Detail the Credibility of Changes in Metrics Over Time

The raison d’etre of a serial survey is for the sponsor to discover and proclaim changes in meaningful metrics over time. Based on the responses to their survey a year ago and the one this year, they want to shout from the rooftops that “Total legal spending as a percentage of revenue in the telecom industry climbed from 0.66 to 0.75 during the past year!” Setting aside quibbles about margin of error, to evaluate the legitimacy of such claims, readers should focus on the degree of similarity of the respondents last year to this year.

Ideally, a serial survey ought to have a stable group of respondents answering similar questions for the two identical periods of time. If there is churn in the participant group – last year 150 took part but this year only 100 of them did along with 60 new ones, the claim becomes more problematic. If either the phrasing of the key question or its definitions or instructions shift – last year asked about gross revenue and this year only revenue, the purported shift becomes questionable. If the interval moved – annual revenue one year and fiscal-year revenue the next, year-over-year comparisons become specious.

It will cast even more doubt on the reliability of the asserted change in total legal spending if we consider the echo chamber effect and the context of the question: from the invitation email, to the title of the survey to the order of the online questionnaire. It’s impossible to achieve ceteris paribus. Regardless of all that, were a significant external effect to have swept over the industry or group – perhaps a recession, a massive bankruptcy, a profound shaking from a new law or court decision – that too could put into question the purported change in a key metric.

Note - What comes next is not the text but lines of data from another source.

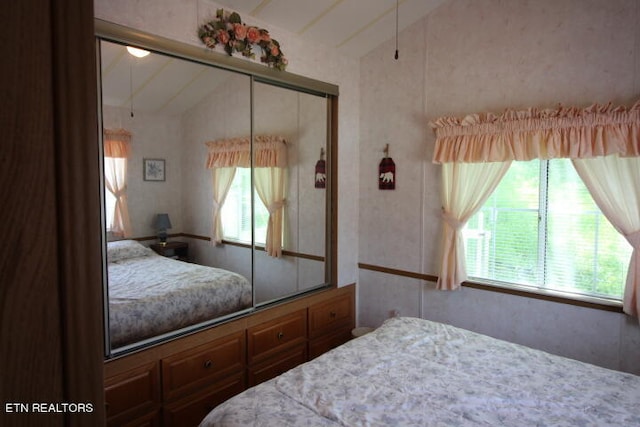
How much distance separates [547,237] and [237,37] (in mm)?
2469

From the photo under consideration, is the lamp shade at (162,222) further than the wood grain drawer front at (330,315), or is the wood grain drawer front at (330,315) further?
the wood grain drawer front at (330,315)

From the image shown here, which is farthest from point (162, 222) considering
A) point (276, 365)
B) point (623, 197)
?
point (623, 197)

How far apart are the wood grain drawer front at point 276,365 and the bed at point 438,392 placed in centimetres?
86

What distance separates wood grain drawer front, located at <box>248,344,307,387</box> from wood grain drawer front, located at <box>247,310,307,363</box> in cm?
5

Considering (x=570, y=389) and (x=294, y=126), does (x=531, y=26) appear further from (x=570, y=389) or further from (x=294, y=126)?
(x=570, y=389)

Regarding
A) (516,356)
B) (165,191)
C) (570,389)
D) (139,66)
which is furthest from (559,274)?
(139,66)

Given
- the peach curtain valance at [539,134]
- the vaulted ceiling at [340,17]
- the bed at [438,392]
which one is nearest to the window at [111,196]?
the bed at [438,392]

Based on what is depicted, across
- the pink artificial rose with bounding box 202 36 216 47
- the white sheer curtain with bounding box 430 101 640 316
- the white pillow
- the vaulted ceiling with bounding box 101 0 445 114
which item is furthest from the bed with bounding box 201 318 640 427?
the pink artificial rose with bounding box 202 36 216 47

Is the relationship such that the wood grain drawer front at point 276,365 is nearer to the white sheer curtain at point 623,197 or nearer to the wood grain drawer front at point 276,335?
the wood grain drawer front at point 276,335

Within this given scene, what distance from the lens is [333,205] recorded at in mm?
3463

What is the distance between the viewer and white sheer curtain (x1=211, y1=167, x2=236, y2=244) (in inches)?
103

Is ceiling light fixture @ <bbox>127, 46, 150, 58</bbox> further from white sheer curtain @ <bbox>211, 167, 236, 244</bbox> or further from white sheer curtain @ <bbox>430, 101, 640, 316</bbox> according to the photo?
white sheer curtain @ <bbox>430, 101, 640, 316</bbox>

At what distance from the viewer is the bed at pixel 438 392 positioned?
5.18 ft

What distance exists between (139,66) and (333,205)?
6.15 ft
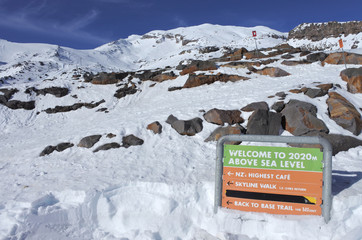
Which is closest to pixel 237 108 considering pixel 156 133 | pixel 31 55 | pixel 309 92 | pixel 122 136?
pixel 309 92

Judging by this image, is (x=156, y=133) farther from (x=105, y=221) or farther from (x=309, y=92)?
(x=309, y=92)

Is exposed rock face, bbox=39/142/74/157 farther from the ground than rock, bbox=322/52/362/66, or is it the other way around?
rock, bbox=322/52/362/66

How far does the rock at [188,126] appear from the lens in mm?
8195

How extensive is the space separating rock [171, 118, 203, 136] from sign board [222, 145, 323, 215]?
440 centimetres

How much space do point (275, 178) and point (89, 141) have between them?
734cm

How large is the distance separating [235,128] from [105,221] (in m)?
5.22

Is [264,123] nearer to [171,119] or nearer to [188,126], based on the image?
[188,126]

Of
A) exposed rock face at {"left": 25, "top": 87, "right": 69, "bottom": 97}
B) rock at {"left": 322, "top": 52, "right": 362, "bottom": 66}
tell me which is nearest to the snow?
rock at {"left": 322, "top": 52, "right": 362, "bottom": 66}

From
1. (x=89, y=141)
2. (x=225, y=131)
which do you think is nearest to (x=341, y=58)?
(x=225, y=131)

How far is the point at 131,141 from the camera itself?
26.9 feet

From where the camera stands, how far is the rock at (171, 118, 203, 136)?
8195mm

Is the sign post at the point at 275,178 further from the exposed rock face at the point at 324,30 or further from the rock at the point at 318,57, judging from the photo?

A scrupulous survey report would not only highlight the change in the metric for the consistent, core group of respondents (and for the full group) but would also report honestly on any methodological challenges.

Even if the community of participants has substantial similarity, such as if 90 AMLAW 200 law firms answered last year, but only 65 returned and 35 new ones took the place of the dropouts, the sponsor should not shout about shifts in a benchmark metric. If the absolute number of participants declines, but the group in the second year stayed the same, that poses fewer or methodological problems (a form of response bias or the echo chamber effect might mar the data).

These methodological difficulties confound all serial surveys. The touted “continuity” of a benchmark survey may be a Potemkin village. Yes, nearly 50 years ago Equitable’s legal department commissioned Price Waterhouse to do a consulting project, from which emerged the distant ancestor of one of today’s staffing and spending surveys. Later, the survey trundled over to Hildebrandt, continued when Thomson Reuters acquired that firm, and kept plugging away when BakerRobbins merged in. Now, a survey that prides itself on its lineage perches with a fourth company. Continuity of a survey doesn’t matter; continuity of participants and questions does, so findings of serial surveys ought to disclose turnover in the ranks.

I have not found a way to capture in a single number the notion discussed here. To say that the results from the second survey reflect answers from 62% similar respondents goes part way (100/160), but that calculation does not bring out changes in the total number of respondents in the second survey. Nor am I clear whether to take the median of the second year carry-overs and compare it to their median of the first year, or to subtract each company’s second year metric from its first year metric and take the median of that set of numbers.